Top Tips for Eczema-Prone Skin
Sharon's key tips for both young and mature skins with dry eczema.
1. Avoid splashing your face with water either at the sink or in the shower. In particular, avoid using foaming cleansers and exfoliants as they can strip our protective barrier.
2. Instead, use a warm (not hot) compress cloth to cleanse
3. Always protect your skin with a few drops of Pure Jojoba before showering
4. Watch the MV 3 Minute Skin Ritual to get the very most from your MV products
5. Watch the MV 3 Minute Mask Ritual to familiarise yourself with correct mask consistency, application and removal.
6. For a minimum of 6 weeks, use the MV Basics to desensitize, strengthen, hydrate and protect the skin.
8. You may also find MV’s Signature Mineral Mask beneficial but please note, you should NEVER allow this mask to dry completely. This will draw moisture from the surface of the skin resulting in extreme dehydration and irritation.
With eczema, we strongly recommend initially using the top 3 products for this condition for a minimum of 6 weeks. These can all be found in MV’s Travel Essentials for Hypersensitive Skin. Introducing too many products at one time may lead to further irritation resulting in disappointment and frustration.
(Click on the bar to expand/collapse top tips for eczema-prone skin)
Causes and Triggers:
A common belief is that eczema is caused by food allergens. Whilst this may be partly the case, there are many other possible causes and these vary from person to person.
What triggers the skin to break out in eczema also varies from person to person.
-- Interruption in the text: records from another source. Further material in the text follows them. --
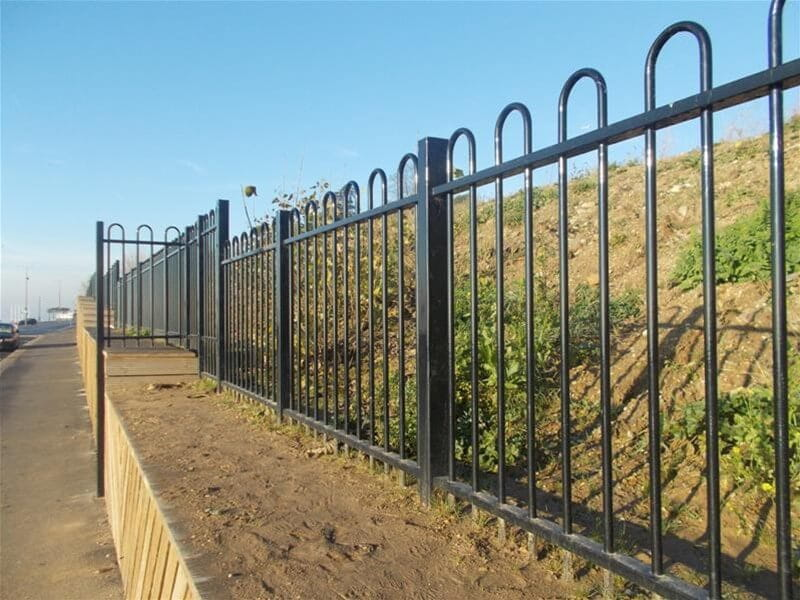 Coastal application fencing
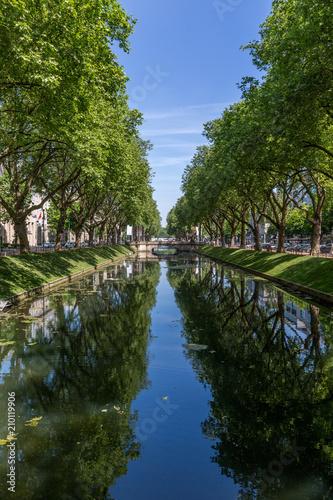 Miasto rzeka z drzewami i niebieskim niebem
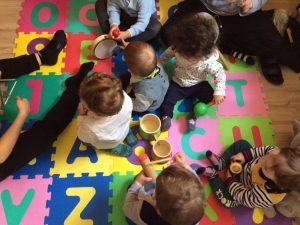 Bambini che giocano al nido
Eczema is most common in people with a family history of asthma, eczema or hayfever, indicating a genetic component to the condition.
- Foods such as cows milk, wheat, nuts, rice, alcohol, coffee and food additives
- Environmental factors including dust mites, pollens, animal hair and saliva and fungal spores
- Man made products such as washing detergents, household cleaning products, perfumed soaps, bubble baths and shampoos, fragranced moisturisers and personal care items
- Emotional stress, woollen clothing, synthetic fabrics which can overheat the skin, excessive bathing and hot showers
Keep in mind...
Many skin conditions and disorders are the body’s way of throwing off what it is not happy with. Allowing the skin to be an ‘exit point’ is a much healthier approach to suppressing a condition than with a steroid cream, which in turn, can compromise the immune system and internal organs associated with detoxification. Where the condition is through contact, removing the trigger is more straightforward but not always practical. If contact with aggravators is an unavoidable part of your job, such as in hairdressing, then gloves should be worn.